Mientras cierran sistemáticamente el acceso a este tipo de tratamiento para los trabajadores, la élite política de Washington (junto con, por supuesto, sus jefes en Wall Street y en la América corporativa) tienen asegurada una cobertura médica total y los tratamientos más costosos si se enfermaran de COVID-19.
El Gobierno de Biden, el Partido Demócrata y la aristocracia financiera a la que sirven están redoblando la política de desechar todos los esfuerzos para mitigar el impacto de la pandemia, a favor de la misma política iniciada por Trump y promulgada por los gobernadores republicanos en un estado tras otro: permitir que el virus se propague sin ningún tipo de restricción.
Aquí se pone de manifiesto una lógica de clase. La clase capitalista y sus representantes políticos, tanto en el Partido Demócrata como en el republicano, rechazan el único medio serio, basado en la ciencia, de luchar contra la pandemia, la política de Cero COVID, que implica una movilización sistemática de los recursos de la sociedad, incluyendo confinamientos temporales, pruebas masivas, rastreo de contactos y todas las demás medidas de salud pública necesarias para suprimir la propagación de la infección y eliminar el virus.
Esta política salvaría millones de vidas –como se demostró en China—, pero la élite gobernante estadounidense considera tales métodos con odio y miedo porque incidirían en la extracción de ganancias de la clase trabajadora y amenazan con desestabilizar la burbuja especulativa sin precedentes de los mercados financieros. Además, se interpondrían en los planes del imperialismo estadounidense de movilizar a la sociedad para un tipo de guerra diferente: el conflicto con Rusia, que amenaza con convertirse en una conflagración nuclear.
Esto plantea otra cuestión.

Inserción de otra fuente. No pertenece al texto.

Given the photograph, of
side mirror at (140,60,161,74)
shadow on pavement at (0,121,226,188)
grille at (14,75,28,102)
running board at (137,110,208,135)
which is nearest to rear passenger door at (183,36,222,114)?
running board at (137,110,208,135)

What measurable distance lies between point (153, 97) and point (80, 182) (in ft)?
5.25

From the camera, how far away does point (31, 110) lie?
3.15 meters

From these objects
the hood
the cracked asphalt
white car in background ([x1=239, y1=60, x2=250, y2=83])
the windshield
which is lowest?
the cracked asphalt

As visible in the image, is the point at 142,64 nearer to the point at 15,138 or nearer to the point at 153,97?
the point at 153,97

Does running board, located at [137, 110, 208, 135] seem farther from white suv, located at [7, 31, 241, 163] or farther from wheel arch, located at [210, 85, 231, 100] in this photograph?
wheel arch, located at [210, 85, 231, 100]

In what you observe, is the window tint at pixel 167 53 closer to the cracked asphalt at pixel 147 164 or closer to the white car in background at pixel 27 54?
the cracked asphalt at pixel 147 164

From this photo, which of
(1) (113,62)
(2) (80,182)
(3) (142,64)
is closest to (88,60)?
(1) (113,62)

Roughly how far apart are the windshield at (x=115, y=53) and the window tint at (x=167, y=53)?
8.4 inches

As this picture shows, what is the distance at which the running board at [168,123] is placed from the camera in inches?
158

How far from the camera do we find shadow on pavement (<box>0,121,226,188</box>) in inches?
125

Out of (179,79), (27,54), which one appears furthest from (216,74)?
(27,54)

Si la élite política estadounidense se equivoca tan grotescamente en cuanto a los peligros de la COVID-19, incluso para ellos mismos, ¿qué razón hay para creer que procederá de forma más racional y cautelosa en relación con el creciente peligro de guerra con Rusia por Ucrania? Una guerra así implicaría el uso de armas nucleares, amenazando la supervivencia de la humanidad.

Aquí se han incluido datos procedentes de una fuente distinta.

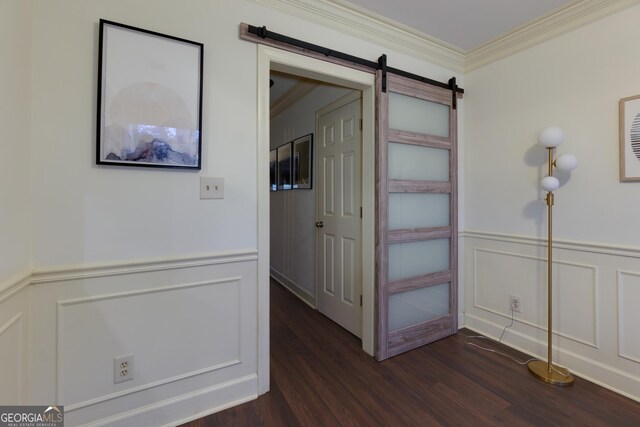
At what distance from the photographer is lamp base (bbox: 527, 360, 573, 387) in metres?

Solo existe una fuerza social que puede ser movilizada detrás de una política de eliminación del COVID-19 en todo el mundo, y es la fuerza social más poderosa de todas, la clase obrera internacional. La cuestión decisiva es el desarrollo de un movimiento independiente de masas de los trabajadores, basado en un programa socialista y contra la guerra.